Guidelines such as those proposed by Bradley University attempt to force online work into traditional categories. However, trying to make what we do online fit existing definitions of what is valued for tenure and promotion won't work; we should not simply mirror existing structures in cyberspace. For example, how do we justify publications such as Rhetnet along traditional academic lines? But changing the definitions to include things like "experimentation," real-time conversations, "play," and even "failure" might be far too utopian an ideal to be realistic. As Judy Anderson notes, "You don't go barging into an expensive restaurant and make a huge noisy scene, and you rarely wear your evening dress to Joe's Bar and Grill" (Tuesday Cafe). But "barging in" to an (in)expensive restaurant is just what happened in Selma, Alabama, by a group of people who could no longer tolerate simply "lurking" on the fringes of a community because the very fact that their skin was black negated the possibility that they could ever fit in -- and who didn't necessarily see fitting in as a desirable goal anyway. Is it desirable, then, for us to attempt to "fit" into existing definitions in the academy in order to effect change? Women's studies, Black studies, Marxist studies -- all of these once-"fringe" groups are now accepted members of the academy. But by lending them the perceived credentials of the academy, in many ways we also have defused them. Now, as insiders, members of the community, they can effect change from inside; however, many members of these groups may no longer want to risk making a scene in the "fancy restaurant" of academe, where tenure and promotion committees hold out to them the rewards of "fitting in," of submitting to the power structure and keeping their fancy dress gown of dissension within appropriate bounds. We in computers and composition may be facing this very same dilemma: we want the credentials of the academy, but, at the same time, many of us would like to continue fanning the flames of change by experimenting with new forms of writing and scholarship online.

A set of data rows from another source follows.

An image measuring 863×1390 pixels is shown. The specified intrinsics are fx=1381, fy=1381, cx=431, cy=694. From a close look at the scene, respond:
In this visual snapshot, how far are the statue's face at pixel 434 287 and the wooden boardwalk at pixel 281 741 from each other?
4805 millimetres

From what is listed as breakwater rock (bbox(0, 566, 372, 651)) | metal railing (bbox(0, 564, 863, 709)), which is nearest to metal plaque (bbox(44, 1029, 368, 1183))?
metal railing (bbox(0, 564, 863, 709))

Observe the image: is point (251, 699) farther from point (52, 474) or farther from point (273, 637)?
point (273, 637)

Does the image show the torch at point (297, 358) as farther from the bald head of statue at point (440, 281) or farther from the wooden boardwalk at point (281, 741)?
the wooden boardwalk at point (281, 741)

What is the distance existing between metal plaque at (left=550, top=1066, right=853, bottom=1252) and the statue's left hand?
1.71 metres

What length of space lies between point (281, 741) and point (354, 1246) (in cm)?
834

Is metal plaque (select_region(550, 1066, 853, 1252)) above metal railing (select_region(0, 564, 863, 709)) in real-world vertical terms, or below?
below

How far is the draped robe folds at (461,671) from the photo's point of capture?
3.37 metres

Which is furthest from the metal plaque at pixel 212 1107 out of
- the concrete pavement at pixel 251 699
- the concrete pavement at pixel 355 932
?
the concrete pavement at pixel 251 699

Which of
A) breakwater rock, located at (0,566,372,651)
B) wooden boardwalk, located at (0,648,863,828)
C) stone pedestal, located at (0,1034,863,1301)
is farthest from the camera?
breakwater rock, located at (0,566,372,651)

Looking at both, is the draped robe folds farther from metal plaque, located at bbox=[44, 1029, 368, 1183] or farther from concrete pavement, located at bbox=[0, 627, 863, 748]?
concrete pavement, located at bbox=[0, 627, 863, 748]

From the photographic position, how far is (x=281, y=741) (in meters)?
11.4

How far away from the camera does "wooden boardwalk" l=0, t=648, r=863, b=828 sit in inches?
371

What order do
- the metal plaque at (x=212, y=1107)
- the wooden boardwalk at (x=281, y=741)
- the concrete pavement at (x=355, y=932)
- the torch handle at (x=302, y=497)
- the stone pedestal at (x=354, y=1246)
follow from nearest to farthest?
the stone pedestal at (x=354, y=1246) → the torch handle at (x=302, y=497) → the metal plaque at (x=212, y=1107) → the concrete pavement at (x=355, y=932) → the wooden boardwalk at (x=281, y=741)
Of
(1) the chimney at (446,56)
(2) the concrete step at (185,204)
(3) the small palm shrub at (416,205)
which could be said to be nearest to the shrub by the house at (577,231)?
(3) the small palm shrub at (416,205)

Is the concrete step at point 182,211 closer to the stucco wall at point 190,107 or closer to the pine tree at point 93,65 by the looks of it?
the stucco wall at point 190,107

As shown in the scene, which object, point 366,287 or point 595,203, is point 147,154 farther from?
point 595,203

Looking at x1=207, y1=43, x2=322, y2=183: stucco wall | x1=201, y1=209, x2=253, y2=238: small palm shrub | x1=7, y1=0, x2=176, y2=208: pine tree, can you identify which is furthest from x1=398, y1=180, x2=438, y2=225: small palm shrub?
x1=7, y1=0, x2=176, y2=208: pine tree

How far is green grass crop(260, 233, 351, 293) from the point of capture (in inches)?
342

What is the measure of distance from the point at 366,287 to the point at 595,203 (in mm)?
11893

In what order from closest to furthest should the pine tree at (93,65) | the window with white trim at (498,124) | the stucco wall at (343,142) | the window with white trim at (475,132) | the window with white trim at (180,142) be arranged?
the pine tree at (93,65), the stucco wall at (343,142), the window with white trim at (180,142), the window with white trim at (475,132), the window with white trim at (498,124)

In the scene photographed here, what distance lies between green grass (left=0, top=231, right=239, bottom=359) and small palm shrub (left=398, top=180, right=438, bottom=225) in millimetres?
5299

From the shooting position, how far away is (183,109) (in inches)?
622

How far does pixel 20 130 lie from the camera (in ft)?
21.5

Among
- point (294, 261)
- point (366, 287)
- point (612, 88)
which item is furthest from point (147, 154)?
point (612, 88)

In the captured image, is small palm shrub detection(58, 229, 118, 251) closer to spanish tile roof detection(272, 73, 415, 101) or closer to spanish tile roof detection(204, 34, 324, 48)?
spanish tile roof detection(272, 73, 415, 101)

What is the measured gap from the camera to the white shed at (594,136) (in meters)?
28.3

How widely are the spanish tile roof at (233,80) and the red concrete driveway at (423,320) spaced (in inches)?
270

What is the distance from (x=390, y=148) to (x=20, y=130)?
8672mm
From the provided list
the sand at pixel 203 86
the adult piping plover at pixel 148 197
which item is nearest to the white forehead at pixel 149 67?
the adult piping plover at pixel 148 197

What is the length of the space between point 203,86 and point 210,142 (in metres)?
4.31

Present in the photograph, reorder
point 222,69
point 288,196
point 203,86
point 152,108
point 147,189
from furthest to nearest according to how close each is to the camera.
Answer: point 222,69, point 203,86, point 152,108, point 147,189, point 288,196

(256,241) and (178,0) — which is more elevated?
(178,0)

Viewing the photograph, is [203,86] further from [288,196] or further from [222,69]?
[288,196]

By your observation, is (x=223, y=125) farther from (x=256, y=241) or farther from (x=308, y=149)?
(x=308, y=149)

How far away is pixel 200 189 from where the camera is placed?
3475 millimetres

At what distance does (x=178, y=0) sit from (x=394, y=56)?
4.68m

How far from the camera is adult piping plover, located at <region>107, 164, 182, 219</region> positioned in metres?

Tenure itself is under attack by many conservative groups who (rightly) see it as defending controversial and often radical ideas. These groups have been calling for a "back-to-basics" approach to education in which students learn to use computers, yes, but they do not want to grant tenure to professors for "playing" with computers. The purpose of tenure in the academy traditionally is to protect those who express unpopular ideas, and, by definition, then, since tenure protects the expression of what is "unpopular," that is, what the public does not like, tenure itself must be "unpopular" in the eyes of many. What we are doing here in cyberspace is radical -- as unpopular inside the academy as outside it. So we should rightly fall under the very definition of what tenure is designed to protect. But tenure protects conservative ideas just as much as radical ones. Therefore, to get academic credit ("value") for online work, many of us are simply emulating the more traditional off-line work and putting it online.
Since part of my argument is that real change comes from the outside, I am writing this "paper" as a non-paper -- an electronic writing because electronic writing is still outside the purview of what most tenure and promotion committees see as "valuable" scholarship. I want this hypertext to "speak" not only through the text, but also through the links and sound files and wiggling toes and bot scripts and, yes, even through the errors. In other words, I hope my reader will get lost!